Den Abkommenstext, Bericht und Antrag und weitere Details finden Sie auf der Homepage der Steuerverwaltung Link.

    Medienmitteilungen

      Pressemitteilung vom 21. Dezember 2010

      Doppelbesteuerungsabkommen mit Luxemburg tritt in Kraft

      Nach der Ratifikation beider Vertragsparteien ist am 17. Dezember 2010 das Doppelbesteuerungsabkommen (DBA) zwischen Liechtenstein und Luxemburg in Kraft getreten. Es wird mit Wirkung ab dem 1. Januar 2011 anwendbar sein. Das DBA ist am 26. August 2009 in Vaduz unterzeichnet worden. Es entspricht den aktuellen internationalen Standards und orientiert sich in wesentlichen Teilen am OECD-Musterabkommen. Die liechtensteinische Steuerverwaltung ist die für die Anwendung des Abkommens zuständige inländische Behörde.

      Das DBA ist das erste Doppelbesteuerungsabkommen, das Liechtenstein auf der Basis der Abkommensstrategie der Regierung 2009 abgeschlossen hat. Seither wurden drei weitere OECD-konforme Doppelbesteuerungsabkommen unterzeichnet. Die Regierung führt die Gespräche und Verhandlungen über den Abschluss weiterer Abkommen, mit dem Ziel, ein Netz von Doppelbesteuerungsabkommen mit Partnern innerhalb und ausserhalb Europas zu schaffen.
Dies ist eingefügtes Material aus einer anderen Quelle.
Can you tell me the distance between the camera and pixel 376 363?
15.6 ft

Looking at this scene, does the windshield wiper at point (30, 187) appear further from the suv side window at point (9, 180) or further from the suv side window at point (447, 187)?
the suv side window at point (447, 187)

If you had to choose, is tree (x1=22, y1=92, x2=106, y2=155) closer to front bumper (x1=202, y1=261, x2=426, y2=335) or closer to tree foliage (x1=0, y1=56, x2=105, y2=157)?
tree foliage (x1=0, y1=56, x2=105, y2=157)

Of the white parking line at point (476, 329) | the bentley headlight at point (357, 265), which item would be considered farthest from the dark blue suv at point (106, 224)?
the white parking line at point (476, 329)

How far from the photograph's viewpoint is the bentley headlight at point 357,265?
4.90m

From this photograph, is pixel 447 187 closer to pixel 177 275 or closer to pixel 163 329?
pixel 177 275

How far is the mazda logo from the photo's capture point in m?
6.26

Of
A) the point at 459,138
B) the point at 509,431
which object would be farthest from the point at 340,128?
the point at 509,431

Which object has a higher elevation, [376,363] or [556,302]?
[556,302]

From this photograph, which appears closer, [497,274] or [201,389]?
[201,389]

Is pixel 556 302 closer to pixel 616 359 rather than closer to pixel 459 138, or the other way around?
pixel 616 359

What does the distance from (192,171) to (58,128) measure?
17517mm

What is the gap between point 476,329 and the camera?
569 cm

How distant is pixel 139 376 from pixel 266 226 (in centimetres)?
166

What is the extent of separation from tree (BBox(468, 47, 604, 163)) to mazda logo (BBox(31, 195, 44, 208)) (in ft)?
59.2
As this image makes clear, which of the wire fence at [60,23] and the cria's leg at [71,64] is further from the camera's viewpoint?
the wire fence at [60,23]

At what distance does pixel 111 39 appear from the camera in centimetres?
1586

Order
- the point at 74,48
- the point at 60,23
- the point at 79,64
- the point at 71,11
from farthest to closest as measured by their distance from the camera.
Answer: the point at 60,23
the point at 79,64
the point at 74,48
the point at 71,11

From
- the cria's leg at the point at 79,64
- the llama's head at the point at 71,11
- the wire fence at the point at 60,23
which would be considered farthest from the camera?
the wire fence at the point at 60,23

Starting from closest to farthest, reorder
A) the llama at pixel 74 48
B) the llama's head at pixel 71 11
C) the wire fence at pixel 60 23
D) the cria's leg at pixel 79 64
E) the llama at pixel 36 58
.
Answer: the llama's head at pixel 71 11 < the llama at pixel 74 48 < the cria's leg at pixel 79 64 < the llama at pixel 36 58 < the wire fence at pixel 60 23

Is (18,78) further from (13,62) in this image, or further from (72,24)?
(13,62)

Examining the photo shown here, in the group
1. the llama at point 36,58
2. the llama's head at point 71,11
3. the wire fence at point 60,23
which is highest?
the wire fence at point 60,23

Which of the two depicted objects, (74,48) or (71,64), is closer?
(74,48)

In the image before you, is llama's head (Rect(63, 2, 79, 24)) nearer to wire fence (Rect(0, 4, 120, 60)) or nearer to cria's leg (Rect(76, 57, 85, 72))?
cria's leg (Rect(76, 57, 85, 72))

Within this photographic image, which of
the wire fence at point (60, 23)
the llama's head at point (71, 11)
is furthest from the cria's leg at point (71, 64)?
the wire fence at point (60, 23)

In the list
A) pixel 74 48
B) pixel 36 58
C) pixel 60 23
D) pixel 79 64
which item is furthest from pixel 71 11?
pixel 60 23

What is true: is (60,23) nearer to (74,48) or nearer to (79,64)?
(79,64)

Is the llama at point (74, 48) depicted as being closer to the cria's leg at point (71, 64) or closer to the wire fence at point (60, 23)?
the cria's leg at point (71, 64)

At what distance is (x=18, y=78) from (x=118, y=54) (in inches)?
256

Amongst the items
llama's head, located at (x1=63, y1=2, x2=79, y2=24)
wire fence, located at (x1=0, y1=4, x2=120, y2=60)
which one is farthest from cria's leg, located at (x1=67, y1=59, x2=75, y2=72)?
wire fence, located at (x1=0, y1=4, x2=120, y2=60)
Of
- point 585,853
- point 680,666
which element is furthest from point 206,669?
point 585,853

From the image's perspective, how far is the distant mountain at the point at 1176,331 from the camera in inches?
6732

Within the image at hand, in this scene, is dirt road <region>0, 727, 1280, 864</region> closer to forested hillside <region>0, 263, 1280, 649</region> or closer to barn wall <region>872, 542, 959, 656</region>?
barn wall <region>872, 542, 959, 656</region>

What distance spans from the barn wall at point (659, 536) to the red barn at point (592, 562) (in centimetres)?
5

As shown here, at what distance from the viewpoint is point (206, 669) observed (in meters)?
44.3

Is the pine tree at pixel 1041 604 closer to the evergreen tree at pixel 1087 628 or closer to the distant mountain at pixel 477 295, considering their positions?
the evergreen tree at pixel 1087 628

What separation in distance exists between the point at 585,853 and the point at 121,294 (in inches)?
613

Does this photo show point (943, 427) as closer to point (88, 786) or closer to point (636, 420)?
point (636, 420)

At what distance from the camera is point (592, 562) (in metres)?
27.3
        Pressemitteilung vom 2. Juni 2010

        Regierung genehmigt Bericht und Antrag für Doppelbesteuerungsabkommen mit Luxemburg und San Marino

        Die Regierung hat in ihrer letzten Sitzung den Bericht und Antrag an den Landtag des Fürstentums Liechtenstein für je ein Abkommen zur Vermeidung der Doppelbesteuerung und Verhinderung der Steuerhinterziehung auf dem Gebiet der Steuern vom Einkommen und vom Vermögen (Doppelbesteuerungsabkommen - DBA) mit dem Grossherzogtum Luxemburg und der Republik San Marino genehmigt.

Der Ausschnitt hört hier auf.